The Bee Population is Still Dwindling

Honey bees are still in decline. However, with a little hard work and effort anyone can help save the bees.

Tie Guy II {Creative Commons}


Meghan Reyes, Reporter

  The news is out: honey bee numbers are in a steady decline. In 2006, the world found out that honey bees were disappearing. This was the beginning of the end for the famous pollinators. 


   Bees are the most effective natural pollinators. Honey bees are responsible for one out of every three bites of food and 70% of overall food pollination. These tiny creatures produce half of the world’s natural oil, fiber (such as cotton) and other raw materials. The pollination process also absorbs CO2, which counteracts climate change. 


   In 2006, 40% of the world’s honey bee population disappeared, seemingly out of nowhere. 30% of the world bee population has disappeared every year following. Bees did not just evaporate into thin air, so where did they go? 


   One major factor affecting bees in 2016 was Colony Collapse Disorder. CCD is an abnormal phenomenon where the majority of worker bees in a honey colony disappear, leaving behind a queen, plenty of food and nurse bees to take care of premature honey bees. However, Colony Collapse Disorder has not affected a colony since 2006.


   The next, more likely, reason for honey bee decline is the three p’s. The three p’s include parasites, pesticides and poor nutrition. Parasites like Varroa Destructor are a big problem for bees. Varroa Destructor, or Varroa Mite, climbs onto a bee and wedges itself between the bee’s exoskeletal plates. From there, it breaks open the plates and releases a cocktail of digestive enzymes that break down the bee’s tissue into a slurry. Then, the Varroa Mite slurps the slurry up like cream of honey bee soup. 

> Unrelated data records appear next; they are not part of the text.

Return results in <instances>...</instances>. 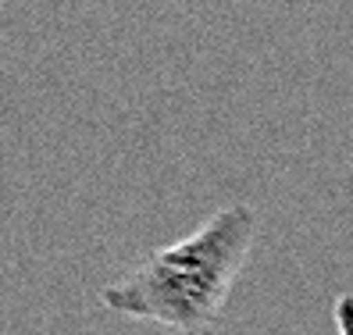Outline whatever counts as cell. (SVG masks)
<instances>
[{"instance_id": "1", "label": "cell", "mask_w": 353, "mask_h": 335, "mask_svg": "<svg viewBox=\"0 0 353 335\" xmlns=\"http://www.w3.org/2000/svg\"><path fill=\"white\" fill-rule=\"evenodd\" d=\"M261 236L250 203H228L200 228L136 264L125 278L103 285L108 310L150 321L175 335H203L232 300V289Z\"/></svg>"}, {"instance_id": "2", "label": "cell", "mask_w": 353, "mask_h": 335, "mask_svg": "<svg viewBox=\"0 0 353 335\" xmlns=\"http://www.w3.org/2000/svg\"><path fill=\"white\" fill-rule=\"evenodd\" d=\"M332 321H336V335H353V292H339L336 296Z\"/></svg>"}]
</instances>
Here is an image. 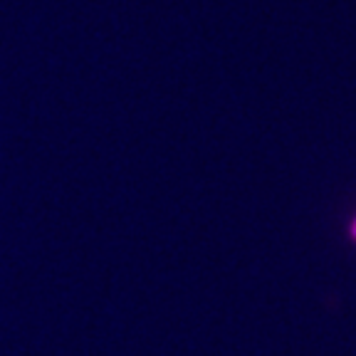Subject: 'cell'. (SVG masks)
Here are the masks:
<instances>
[{
	"mask_svg": "<svg viewBox=\"0 0 356 356\" xmlns=\"http://www.w3.org/2000/svg\"><path fill=\"white\" fill-rule=\"evenodd\" d=\"M349 233H351V238L356 240V218H354V222H351V228H349Z\"/></svg>",
	"mask_w": 356,
	"mask_h": 356,
	"instance_id": "6da1fadb",
	"label": "cell"
}]
</instances>
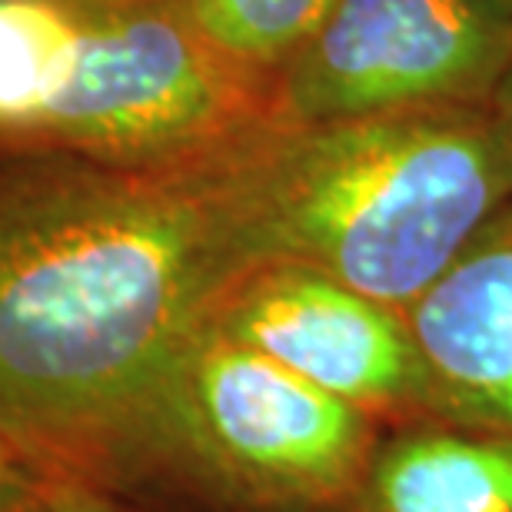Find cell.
<instances>
[{"label": "cell", "mask_w": 512, "mask_h": 512, "mask_svg": "<svg viewBox=\"0 0 512 512\" xmlns=\"http://www.w3.org/2000/svg\"><path fill=\"white\" fill-rule=\"evenodd\" d=\"M210 326L386 429L443 419L406 310L306 263H250L220 296Z\"/></svg>", "instance_id": "cell-6"}, {"label": "cell", "mask_w": 512, "mask_h": 512, "mask_svg": "<svg viewBox=\"0 0 512 512\" xmlns=\"http://www.w3.org/2000/svg\"><path fill=\"white\" fill-rule=\"evenodd\" d=\"M509 60L506 0H336L276 70V120L489 107Z\"/></svg>", "instance_id": "cell-5"}, {"label": "cell", "mask_w": 512, "mask_h": 512, "mask_svg": "<svg viewBox=\"0 0 512 512\" xmlns=\"http://www.w3.org/2000/svg\"><path fill=\"white\" fill-rule=\"evenodd\" d=\"M383 433L207 323L163 399L147 489L213 512H346Z\"/></svg>", "instance_id": "cell-4"}, {"label": "cell", "mask_w": 512, "mask_h": 512, "mask_svg": "<svg viewBox=\"0 0 512 512\" xmlns=\"http://www.w3.org/2000/svg\"><path fill=\"white\" fill-rule=\"evenodd\" d=\"M0 512H47L44 499H40V493H37V479L20 489V493L0 499Z\"/></svg>", "instance_id": "cell-13"}, {"label": "cell", "mask_w": 512, "mask_h": 512, "mask_svg": "<svg viewBox=\"0 0 512 512\" xmlns=\"http://www.w3.org/2000/svg\"><path fill=\"white\" fill-rule=\"evenodd\" d=\"M346 512H512V439L443 419L386 429Z\"/></svg>", "instance_id": "cell-8"}, {"label": "cell", "mask_w": 512, "mask_h": 512, "mask_svg": "<svg viewBox=\"0 0 512 512\" xmlns=\"http://www.w3.org/2000/svg\"><path fill=\"white\" fill-rule=\"evenodd\" d=\"M276 120V70L190 0H0V163L170 170Z\"/></svg>", "instance_id": "cell-3"}, {"label": "cell", "mask_w": 512, "mask_h": 512, "mask_svg": "<svg viewBox=\"0 0 512 512\" xmlns=\"http://www.w3.org/2000/svg\"><path fill=\"white\" fill-rule=\"evenodd\" d=\"M489 107H493L496 120L503 124L506 137L512 140V60H509L503 80H499V87H496V94H493V104H489Z\"/></svg>", "instance_id": "cell-12"}, {"label": "cell", "mask_w": 512, "mask_h": 512, "mask_svg": "<svg viewBox=\"0 0 512 512\" xmlns=\"http://www.w3.org/2000/svg\"><path fill=\"white\" fill-rule=\"evenodd\" d=\"M30 483H34L30 466L17 456V449L0 436V499L20 493V489L30 486Z\"/></svg>", "instance_id": "cell-11"}, {"label": "cell", "mask_w": 512, "mask_h": 512, "mask_svg": "<svg viewBox=\"0 0 512 512\" xmlns=\"http://www.w3.org/2000/svg\"><path fill=\"white\" fill-rule=\"evenodd\" d=\"M47 512H147L133 496L74 476H34Z\"/></svg>", "instance_id": "cell-10"}, {"label": "cell", "mask_w": 512, "mask_h": 512, "mask_svg": "<svg viewBox=\"0 0 512 512\" xmlns=\"http://www.w3.org/2000/svg\"><path fill=\"white\" fill-rule=\"evenodd\" d=\"M250 263L293 260L409 310L512 200L493 107L270 124L237 153Z\"/></svg>", "instance_id": "cell-2"}, {"label": "cell", "mask_w": 512, "mask_h": 512, "mask_svg": "<svg viewBox=\"0 0 512 512\" xmlns=\"http://www.w3.org/2000/svg\"><path fill=\"white\" fill-rule=\"evenodd\" d=\"M203 27L253 64H280L313 34L336 0H190Z\"/></svg>", "instance_id": "cell-9"}, {"label": "cell", "mask_w": 512, "mask_h": 512, "mask_svg": "<svg viewBox=\"0 0 512 512\" xmlns=\"http://www.w3.org/2000/svg\"><path fill=\"white\" fill-rule=\"evenodd\" d=\"M446 423L512 439V200L406 310Z\"/></svg>", "instance_id": "cell-7"}, {"label": "cell", "mask_w": 512, "mask_h": 512, "mask_svg": "<svg viewBox=\"0 0 512 512\" xmlns=\"http://www.w3.org/2000/svg\"><path fill=\"white\" fill-rule=\"evenodd\" d=\"M506 4H512V0H506Z\"/></svg>", "instance_id": "cell-14"}, {"label": "cell", "mask_w": 512, "mask_h": 512, "mask_svg": "<svg viewBox=\"0 0 512 512\" xmlns=\"http://www.w3.org/2000/svg\"><path fill=\"white\" fill-rule=\"evenodd\" d=\"M243 143L170 170L0 163V436L34 476L147 489L173 373L250 266Z\"/></svg>", "instance_id": "cell-1"}]
</instances>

   Pesticides are an effective way for farmers to protect their plants from harmful insects. What they do not realize is that pesticides are equally as harmful to honey bees as they are to other insects. When farmers spray pesticides on their crops, the formula will soak into different parts of the plant. Pesticides will seep into the pollen of a plant and act as a depressant, making the bees drowsy and incoherent. 


    If bees were to go extinct, there would be a ripple effect through different ecosystems. Almond plants, for example, are pollinated by bees and their hulls are used for cattle and chicken feed. If bees were to vanish, almond trees would not get the pollination they need to survive, and chicken and cattle feed would be harder to produce.


   Honey bees populations are still at a steady decline, but there are still ways to help.


   Grow a bee-friendly garden. Honey bees need plenty of plant life to help sustain their hive. One can plant a variety of different plants to support honey bee pollination. 

   Become a beekeeper and adopt a hive. This is not for everyone, however, with space and interest anyone can become a beekeeper. 


  Spread the word and sign a petition. Anyone can spread the word via word of mouth or social media. Greenpeace has a petition to ban bee-killing pesticides and unsustainable industrial agriculture. Reposting, sharing and signing are the easiest ways to help support honey bees.


   Honey bees are still in decline. However, with a little hard work and effort, anyone can help save the bees.